Data for each group at each time point (mean (SEM))
Discussion
ANP is a common dangerous clinical emergency with rapid progression and a fatality rate as high as 30% [9], [15]–[16]. At the early stages of ANP, severe inflammation leads to blood capillary permeability, an increase in intra- abdominal drainage, edema of peripancreatic and retroperitoneal tissues and necrosis in many tissues. At the later stages of ANP, many factors (such as excessive protein loss) lead to abdominal wall edema and loss of integrity, which results in the pathological enlargement of intra-abdominal organs [17]–[21]. Fluid retention caused an the increase in extracellular fluid volume, together with intestinal paralysis, leads to a rise in IAP and the production of bloody ascites fluid; ultimately leading to ACS. The clinical manifestations of ACS are severe abdominal distension, ventilatory impairment, refractory hypercapnia, and liver and kidney dysfunction. De Waele et al. [22] measured IAPs higher than 15 mmHg in 21 out of 27 SAP patients. Thus the timely and effective treatment of IAP/IAH in the early stages of disease may be the key to preventing development of MODS and to improving the cure rate. Early mitigation of IAP has not been reported as an approach to treat ANP and this study is the first to put forward the concept of an early therapeutic window.
Normal IAP levels range from 5 to 7 mmHg. IAH is defined as a sustained or repeated pathological elevation in IAP≥12 mmHg.

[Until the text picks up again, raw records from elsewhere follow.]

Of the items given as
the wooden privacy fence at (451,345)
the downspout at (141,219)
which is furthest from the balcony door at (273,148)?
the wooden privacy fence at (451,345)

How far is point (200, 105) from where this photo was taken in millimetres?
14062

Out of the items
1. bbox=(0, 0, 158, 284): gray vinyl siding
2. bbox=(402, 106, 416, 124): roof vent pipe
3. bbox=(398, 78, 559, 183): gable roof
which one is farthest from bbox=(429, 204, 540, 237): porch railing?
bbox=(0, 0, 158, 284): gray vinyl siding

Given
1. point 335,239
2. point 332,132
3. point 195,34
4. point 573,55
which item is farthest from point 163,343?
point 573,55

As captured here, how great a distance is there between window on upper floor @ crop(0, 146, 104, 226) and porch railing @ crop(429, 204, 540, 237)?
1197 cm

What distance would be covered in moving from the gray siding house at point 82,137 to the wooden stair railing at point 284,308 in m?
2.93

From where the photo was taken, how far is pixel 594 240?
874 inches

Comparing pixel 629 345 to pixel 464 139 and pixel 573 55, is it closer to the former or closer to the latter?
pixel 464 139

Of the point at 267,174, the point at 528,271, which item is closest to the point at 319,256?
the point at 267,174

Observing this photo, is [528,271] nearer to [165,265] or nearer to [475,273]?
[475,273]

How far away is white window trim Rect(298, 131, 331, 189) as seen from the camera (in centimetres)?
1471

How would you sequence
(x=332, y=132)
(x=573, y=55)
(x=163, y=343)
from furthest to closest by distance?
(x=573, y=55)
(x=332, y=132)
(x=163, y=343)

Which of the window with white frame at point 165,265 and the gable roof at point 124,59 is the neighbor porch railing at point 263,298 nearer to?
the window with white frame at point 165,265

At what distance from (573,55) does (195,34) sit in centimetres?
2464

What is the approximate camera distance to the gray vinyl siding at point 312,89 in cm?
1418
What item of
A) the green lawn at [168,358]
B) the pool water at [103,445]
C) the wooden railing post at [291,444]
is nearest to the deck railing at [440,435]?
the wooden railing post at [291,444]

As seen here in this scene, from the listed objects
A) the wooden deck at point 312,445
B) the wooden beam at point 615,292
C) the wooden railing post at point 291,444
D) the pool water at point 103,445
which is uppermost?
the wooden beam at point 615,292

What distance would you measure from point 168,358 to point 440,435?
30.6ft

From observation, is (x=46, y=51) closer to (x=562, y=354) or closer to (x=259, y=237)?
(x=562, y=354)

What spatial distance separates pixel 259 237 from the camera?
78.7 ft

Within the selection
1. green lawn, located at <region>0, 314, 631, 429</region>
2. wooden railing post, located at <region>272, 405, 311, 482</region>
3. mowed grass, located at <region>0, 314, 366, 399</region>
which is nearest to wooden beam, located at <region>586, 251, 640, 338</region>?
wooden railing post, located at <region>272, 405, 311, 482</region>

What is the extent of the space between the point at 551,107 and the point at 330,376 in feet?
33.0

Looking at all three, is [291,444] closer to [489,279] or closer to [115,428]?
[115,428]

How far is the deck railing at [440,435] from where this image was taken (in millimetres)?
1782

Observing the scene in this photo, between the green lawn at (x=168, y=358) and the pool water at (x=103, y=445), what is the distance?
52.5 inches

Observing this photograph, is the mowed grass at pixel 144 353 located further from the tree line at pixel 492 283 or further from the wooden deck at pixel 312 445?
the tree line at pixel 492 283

IAH is graded as follows: grade I: IAP 12–15 mmHg, grade II: IAP 16–20 mmHg, grade III: IAP 21–25 mmHg, grade IV: IAP>25 mmHg. ACS is defined as a sustained IAP>20 mmHg (with or without an APP<60 mmHg) that is associated with new organ dysfunction/failure. ACS is defined as a sustained IAP>20 mmHg that is associated with organ dysfunction/failure [21]. We inferred from these values, that IAH would be induced in the ANP group in our study when the IAP was more than two times higher than that of SO group. In fact, the IAP values detected in the ANP group at 3, 6, 12 and 24 h after induction, were more than 4 times higher than those of SO group at each time point. The inflammatory cytokine TNF-alpha and intestinal barrier function exhibited the same trend as IAP in the course of ANP development. In particular, we found that 6 h after disease induction was a critical time point in the course of ANP, and that rapid deterioration began after this time point. These results suggest that ANP in humans may deteriorate to MODS if no intervention is administered within the first 6 h. The combination of IAH, TNF-alpha induction and intestinal barrier dysfunction can lead to systemic capillary leakage then to humeral regulation disequilibrium, which together with severe inflammation and other factors can eventually lead to the ACS. ACS, in turn, further decreases liver and kidney function and exacerbates pancreatic microcirculation dysfunction.
Therefore, we think within 6 h of ANP onset may be the key timeframe for therapeutic interventions, such as early containment of IAP increasing, inhibition of the release of inflammatory factors and improvement of intestinal barrier function and suggest the potential early therapeutic window for the treatment of ANP in human. These approaches will be a primary focus in our future therapeutic studies of ANP patients.
Funding Statement
The authors have no support or funding to report.